Don't make me bring out the L word for the billionth time.
> A flat array of Exprs can make it fun and easy to implement hash consing
OK, it's not a case of L-ignorance, just willful neglect.
samps 10 hours ago |
FWIW I did acknowledge this in the article:
> A sufficiently smart memory allocator might achieve the same thing, especially if you allocate the whole AST up front and never add to it
> Again, a really fast malloc might be hard to compete with—but you basically can’t beat bump allocation on sheer simplicity.
hencq 8 hours ago |
As the article mentions, this makes it quite similar to a bytecode vm. I think the traditional wisdom is that an AST walker is easy to write, but for speed you'd want a bytecode interpreter. It'd be interesting to see how close the performance gets with this flattened AST.

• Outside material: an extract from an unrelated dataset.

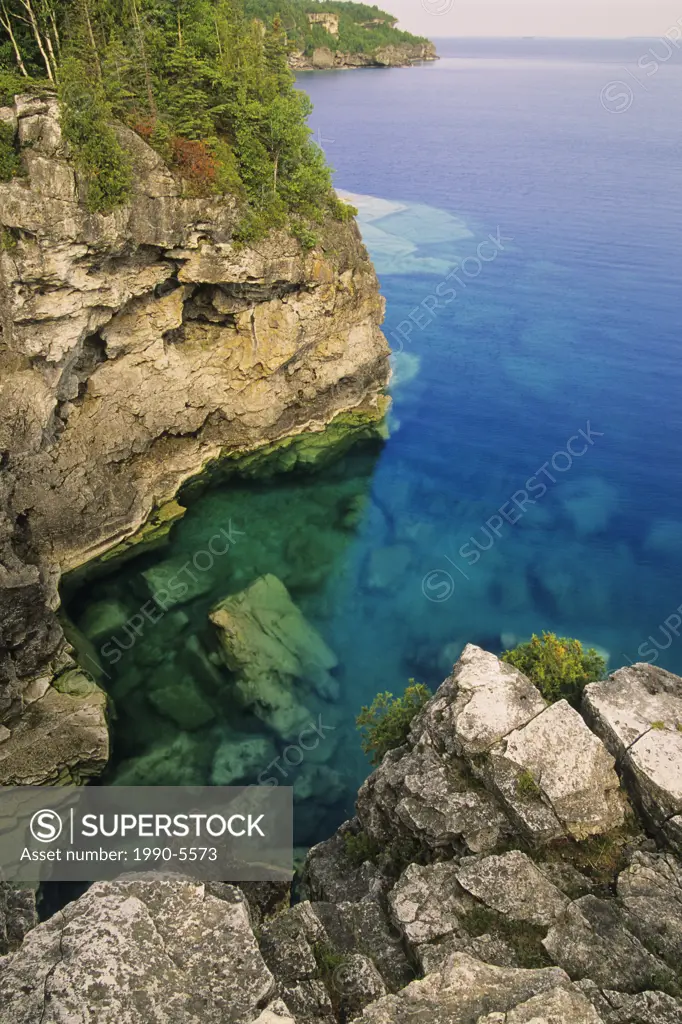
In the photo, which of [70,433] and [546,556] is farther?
[546,556]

In practice I think there are more differences. E.g. AST interpreters tend to pass environments around while bytecode interpreters often store these on a stack (though I guess there's nothing stopping you from doing this with an AST either). I wonder if there's some goldilocks zone for ease of implementation with decent performance.
kazinator 8 hours ago |
If you instead flatten the expression tree into RPN, then you can execute it like that, with a stack machine.

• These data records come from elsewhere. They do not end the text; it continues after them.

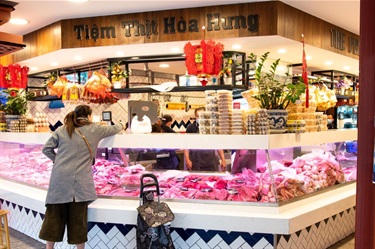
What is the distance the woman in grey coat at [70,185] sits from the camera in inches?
158

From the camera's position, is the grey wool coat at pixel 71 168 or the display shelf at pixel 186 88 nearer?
the grey wool coat at pixel 71 168

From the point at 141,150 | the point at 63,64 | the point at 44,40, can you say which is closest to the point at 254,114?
the point at 141,150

I seem to recall that the Red Dragon Book (Compilers: Principles, Techniques and Tools, Aho, Sethi, Ullman [1988]) describes a technique whereby intermediate code is represented in RPN, and transformations are performed by pattern matches on it.
finnh 7 hours ago |
The sample flat program in the post is exactly RPN, no?
samps 5 hours ago |
I think it would be more like RPN if it used a stack, and operands were specified as relative offsets (i.e., stack offsets). In the version I wrote, operands are still represented as absolute offsets in the expression table.
dang 3 hours ago |
Related:
Flattening ASTs and other compiler data structures (2023) - https://news.ycombinator.com/item?id=42181603 - Nov 2024 (2 comments)
Flattening ASTs and other compiler data structures - https://news.ycombinator.com/item?id=36559346 - July 2023 (81 comments)
jgrowl 2 hours ago |
I thought a reddit comment on this article had an interesting point:
https://www.reddit.com/r/rust/comments/1d3b356/my_new_favori...

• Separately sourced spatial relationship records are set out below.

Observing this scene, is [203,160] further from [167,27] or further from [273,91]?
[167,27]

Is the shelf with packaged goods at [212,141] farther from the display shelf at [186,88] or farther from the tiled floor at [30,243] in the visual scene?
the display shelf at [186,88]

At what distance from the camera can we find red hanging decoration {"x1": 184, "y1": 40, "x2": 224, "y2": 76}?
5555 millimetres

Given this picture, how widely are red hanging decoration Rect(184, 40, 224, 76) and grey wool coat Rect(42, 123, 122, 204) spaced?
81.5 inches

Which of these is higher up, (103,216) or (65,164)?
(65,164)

[–]Timzhy0 3 points 7 months ago
Btw I think one can go a step further than the author, there is no need to keep two explicit ExprRef baked in a binary node (lhs, rhs). You can exploit locality, basically the AST, seen it the LISP way, is just an arbitrarily nestable list, where elements are atoms or other lists. Hence all you need to know is where each list ends (and if it's an atom you can assume it spans one node) and actually one bit to know if it is the last entry in the list is quite ergonomic as well (because then you can distinguish whether moving next slot in the AST means there is a sibling). Basically it's easier to keep it sync while constructing and takes up less memory per node. I pay 40 bits per node, stored interleaved for best cache locality (some unaligned accesses but I think it's still worthwhile), 8 bits for the tag, 32 for the data, if data is bigger, 32 is an index into some auxiliary segment (basically a ptr).